### Required work
Could you filter the data below down to the lines that hold the word "camera"?
--- Available records Enclosed Below ---
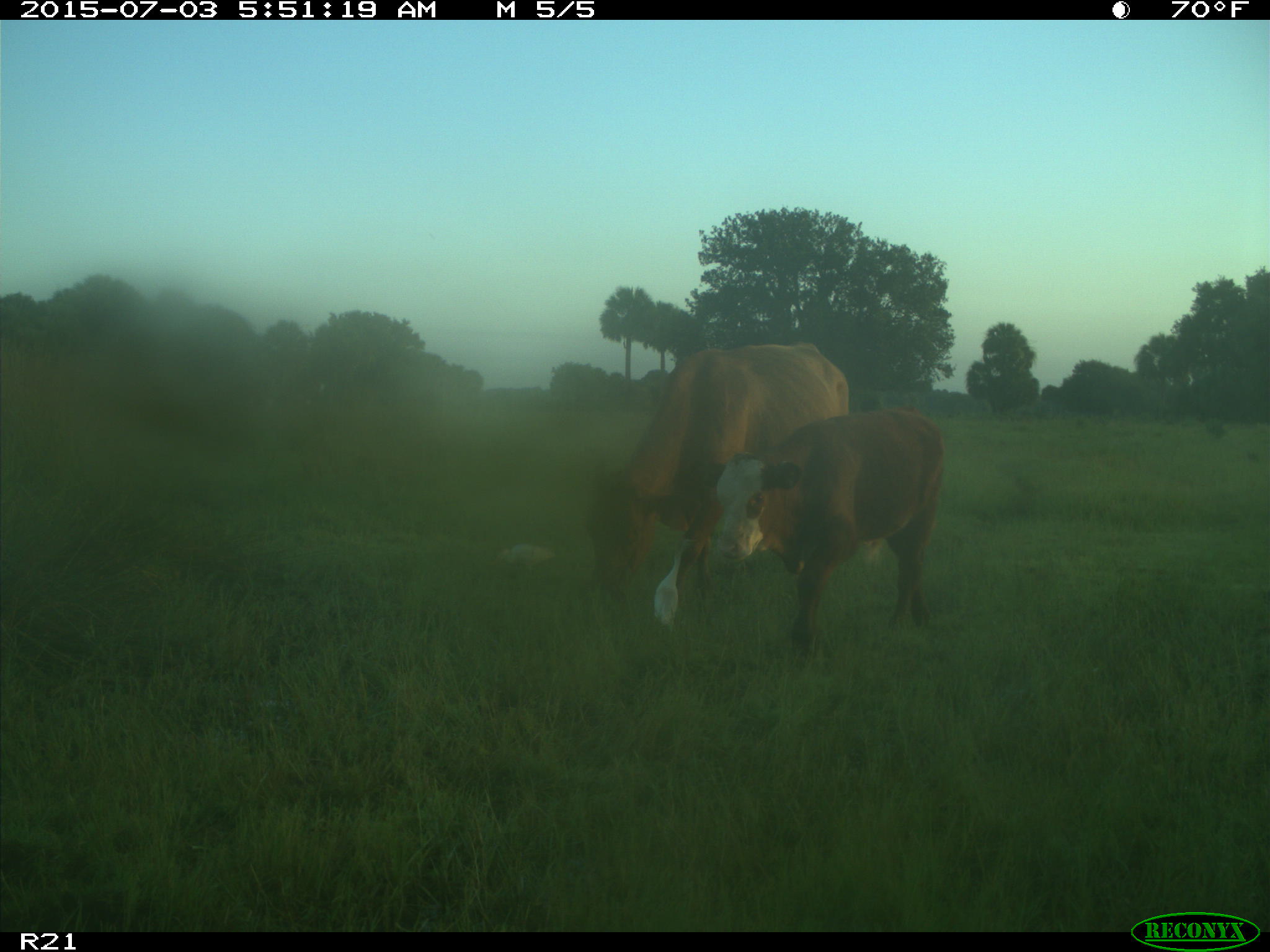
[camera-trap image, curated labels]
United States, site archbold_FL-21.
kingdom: Animalia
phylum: Chordata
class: Mammalia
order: Artiodactyla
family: Bovidae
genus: Bos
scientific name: Bos taurus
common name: domestic cow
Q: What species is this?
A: Bos taurus (domestic cow).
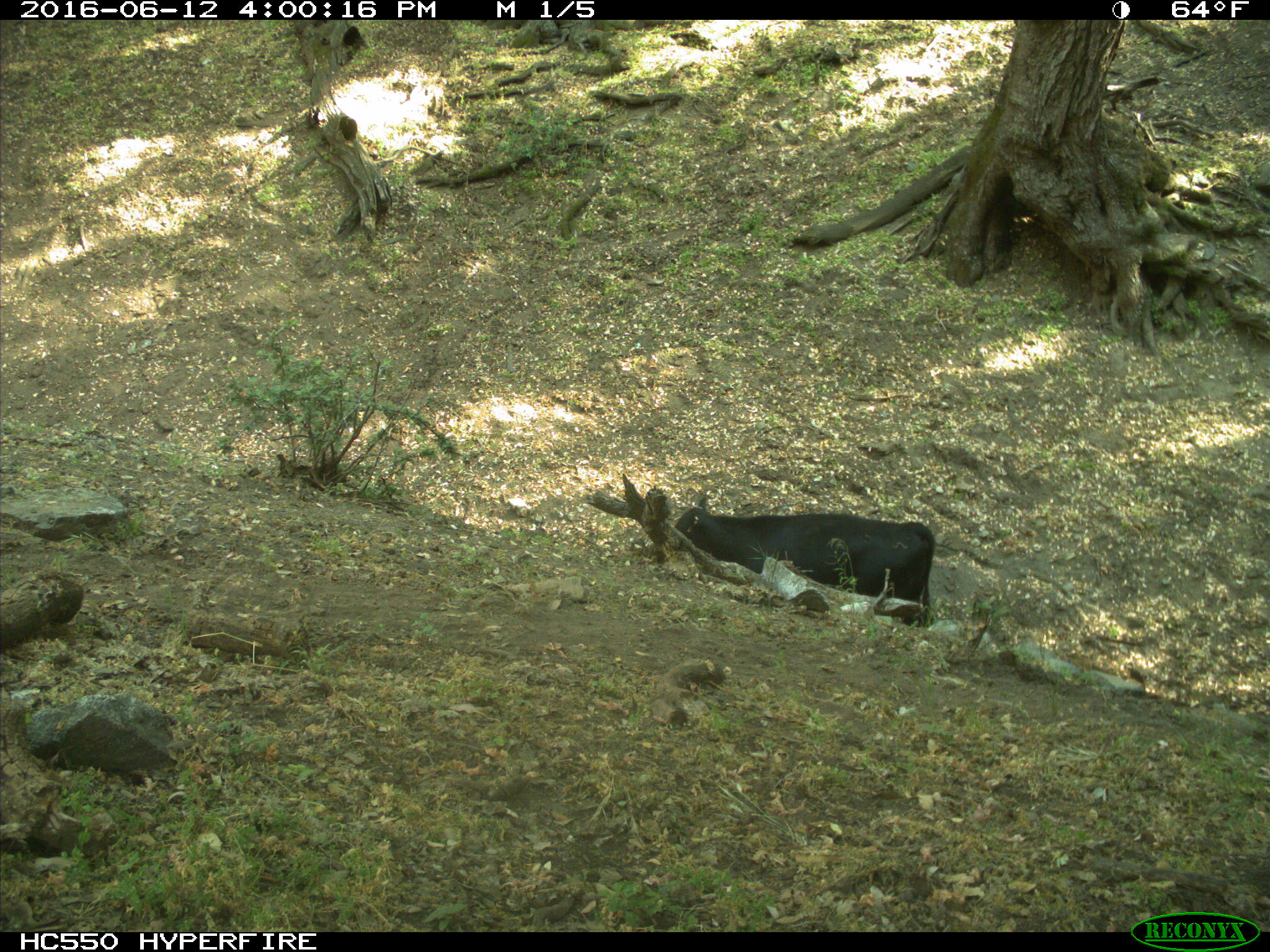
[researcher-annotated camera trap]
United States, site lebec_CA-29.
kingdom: Animalia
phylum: Chordata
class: Mammalia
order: Artiodactyla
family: Bovidae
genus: Bos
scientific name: Bos taurus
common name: domestic cow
Bos taurus (domestic cow).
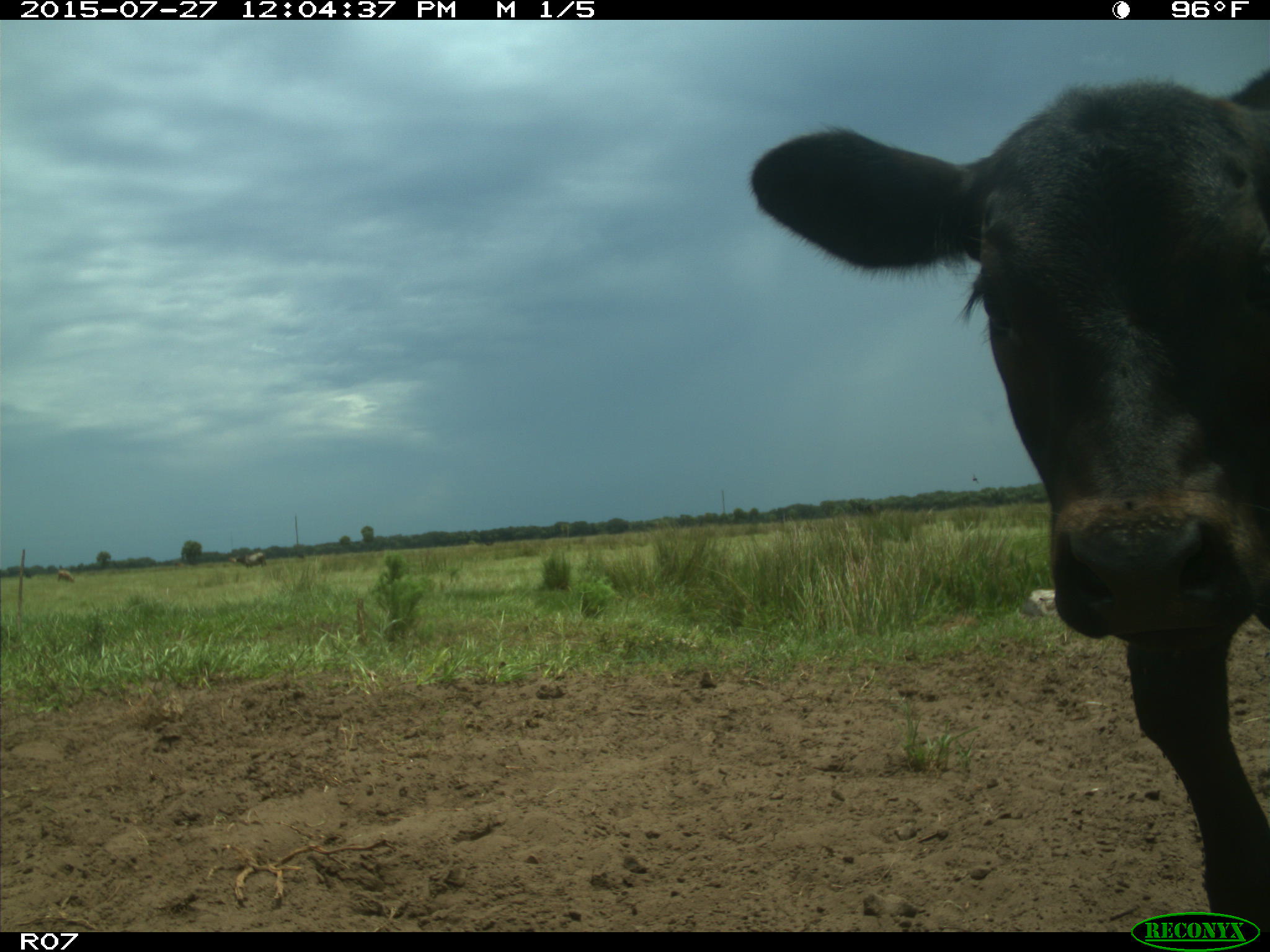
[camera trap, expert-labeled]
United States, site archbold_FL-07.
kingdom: Animalia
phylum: Chordata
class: Mammalia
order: Artiodactyla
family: Bovidae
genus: Bos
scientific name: Bos taurus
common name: domestic cow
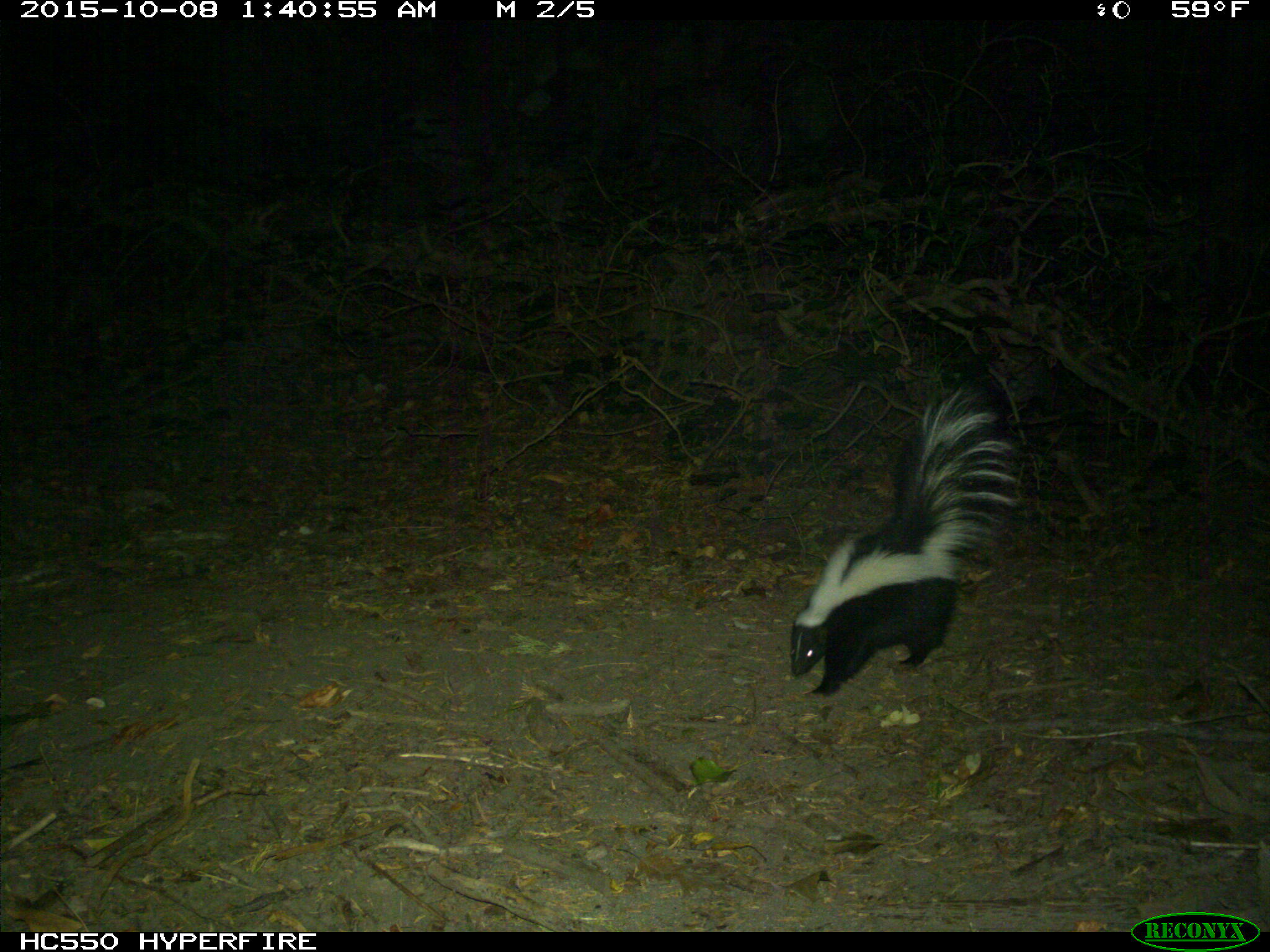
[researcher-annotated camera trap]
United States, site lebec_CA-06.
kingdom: Animalia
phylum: Chordata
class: Mammalia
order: Carnivora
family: Mephitidae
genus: Mephitis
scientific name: Mephitis mephitis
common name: striped skunk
--- End of Enclosed Available records ---
### Reply
[camera-trap image, curated labels]
[researcher-annotated camera trap]
[camera trap, expert-labeled]
[researcher-annotated camera trap]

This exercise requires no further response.